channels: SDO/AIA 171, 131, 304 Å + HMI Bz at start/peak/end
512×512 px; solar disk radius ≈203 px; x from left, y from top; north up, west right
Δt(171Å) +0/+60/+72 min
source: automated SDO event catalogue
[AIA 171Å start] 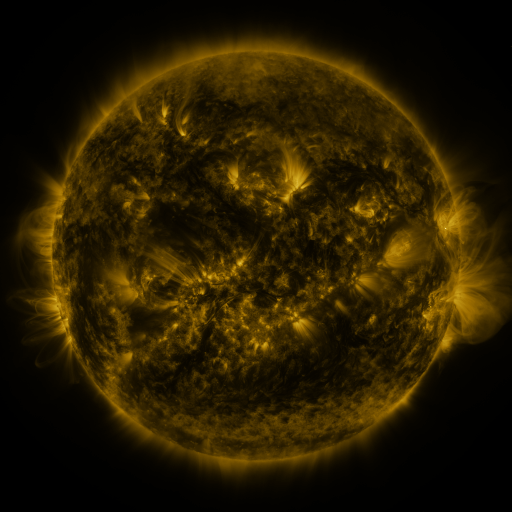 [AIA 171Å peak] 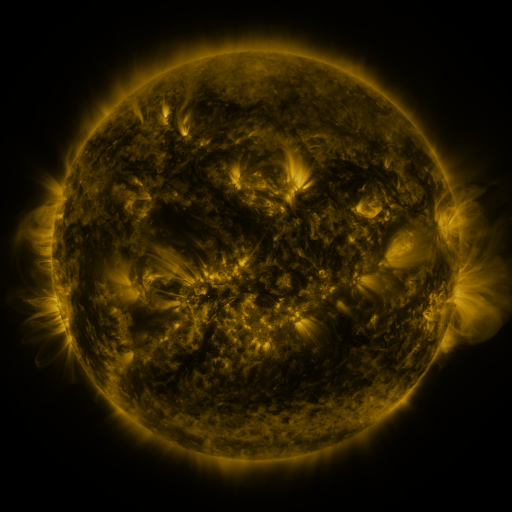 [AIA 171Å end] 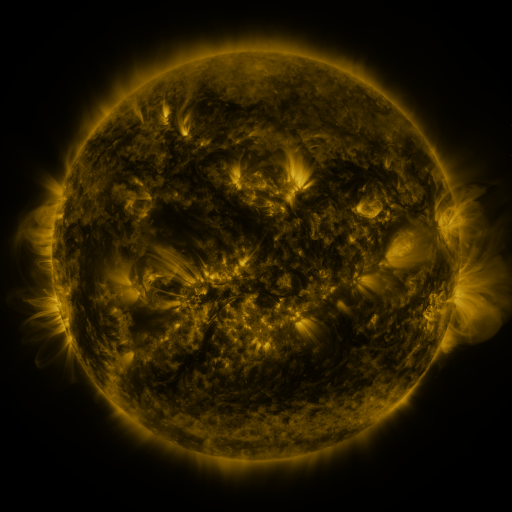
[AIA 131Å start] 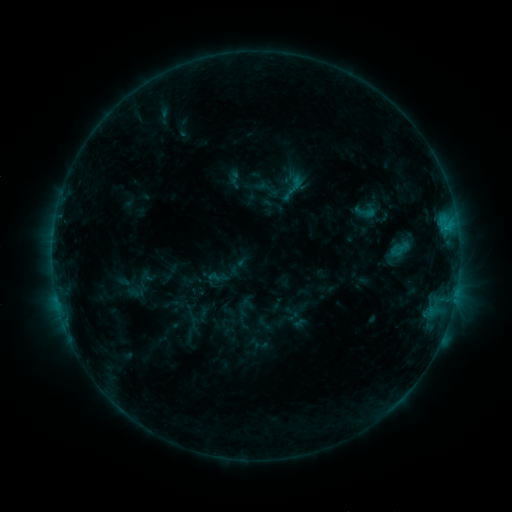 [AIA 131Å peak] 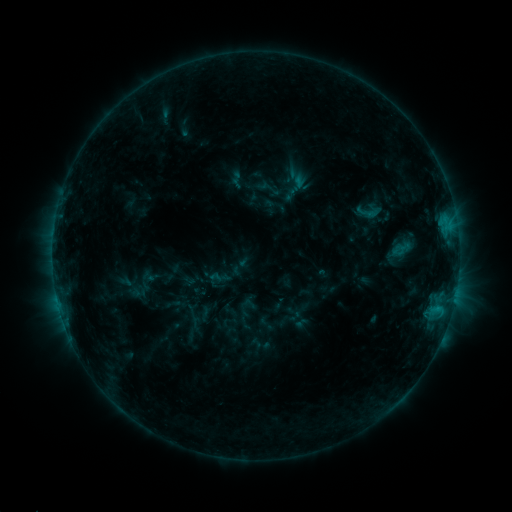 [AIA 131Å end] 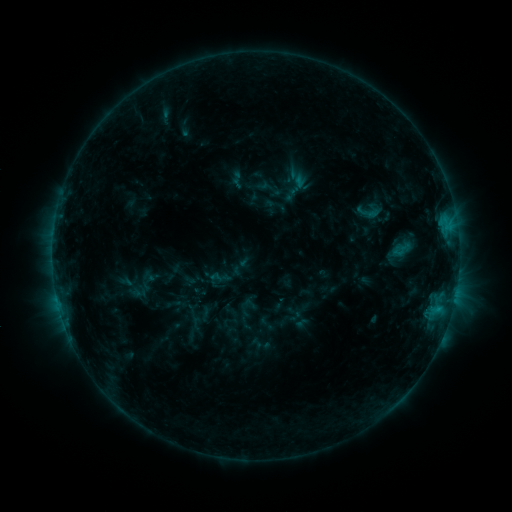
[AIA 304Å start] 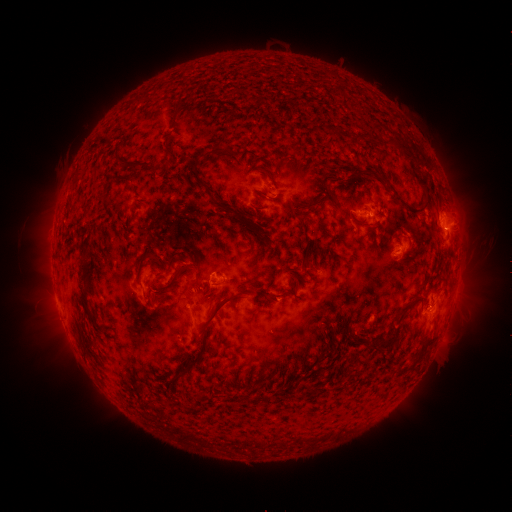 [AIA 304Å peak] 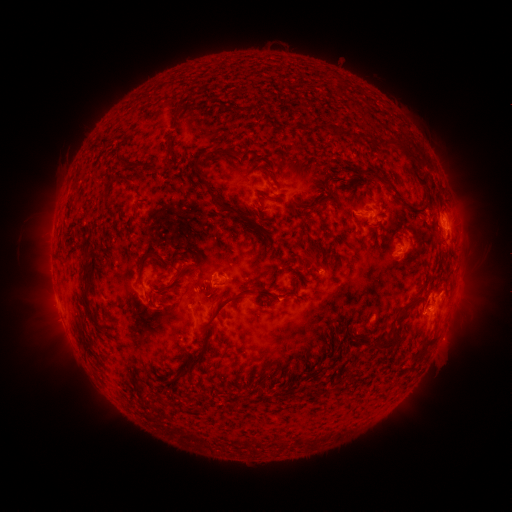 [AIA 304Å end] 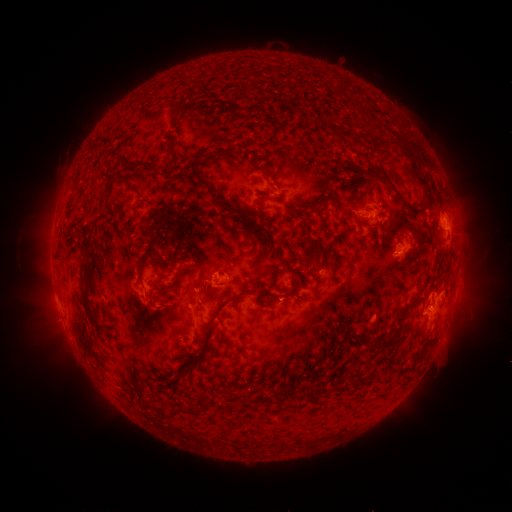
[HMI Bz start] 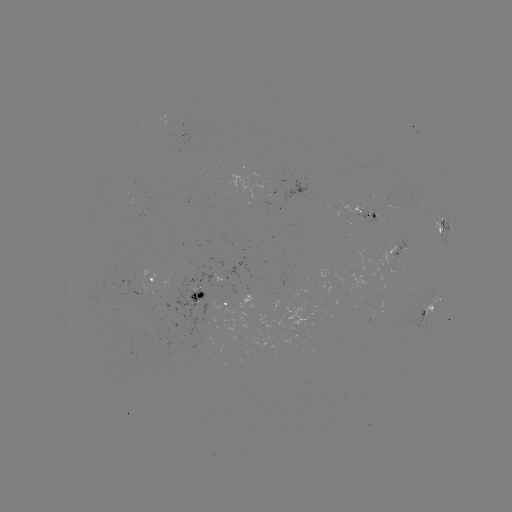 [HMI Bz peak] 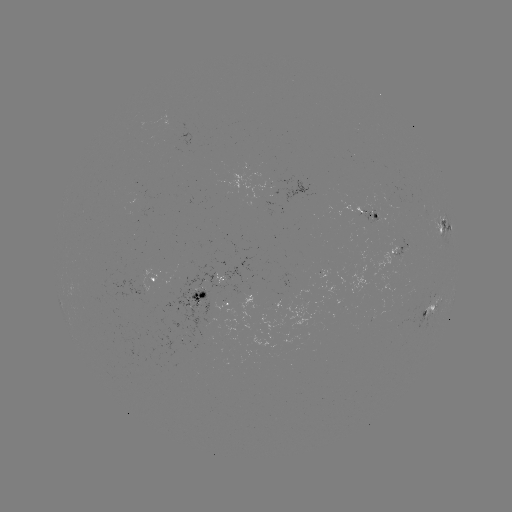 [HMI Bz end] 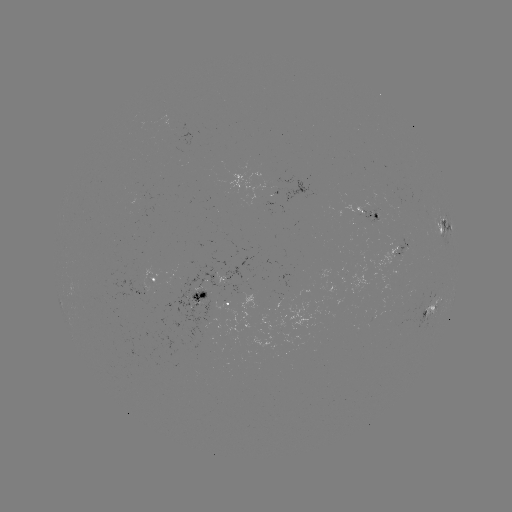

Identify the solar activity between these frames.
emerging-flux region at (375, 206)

= = =

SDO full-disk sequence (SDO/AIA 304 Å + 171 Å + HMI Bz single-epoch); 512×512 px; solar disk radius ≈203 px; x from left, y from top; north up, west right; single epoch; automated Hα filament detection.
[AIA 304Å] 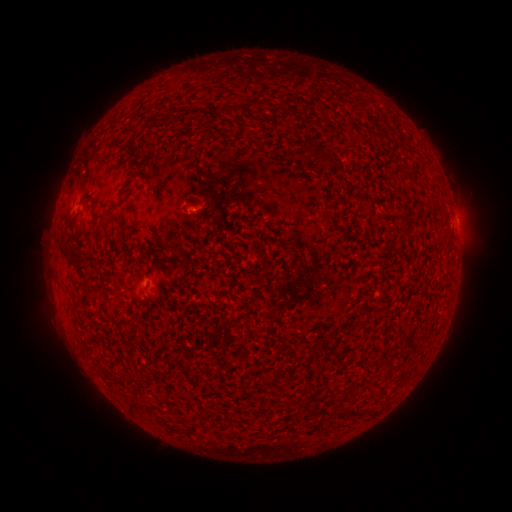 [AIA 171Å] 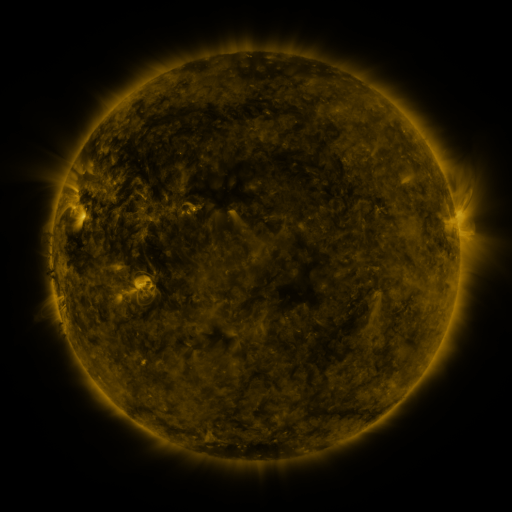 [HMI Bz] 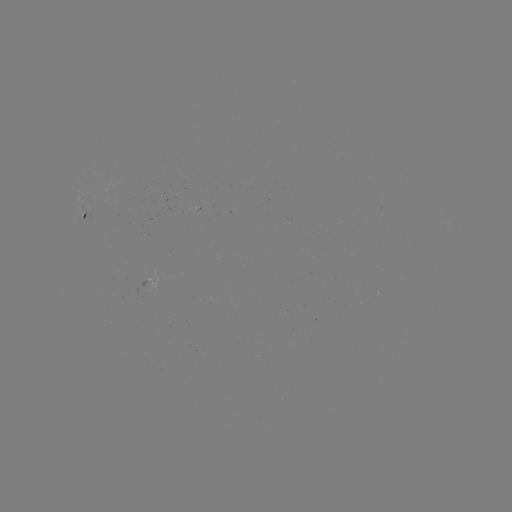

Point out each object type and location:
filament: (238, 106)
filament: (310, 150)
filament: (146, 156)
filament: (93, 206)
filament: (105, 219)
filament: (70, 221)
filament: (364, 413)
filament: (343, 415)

= = =

__Brief__: Count the lines of the entries above that contain the string "north", treating uppercase and lowercase as different. Reply with only the number.

__Task response__: 2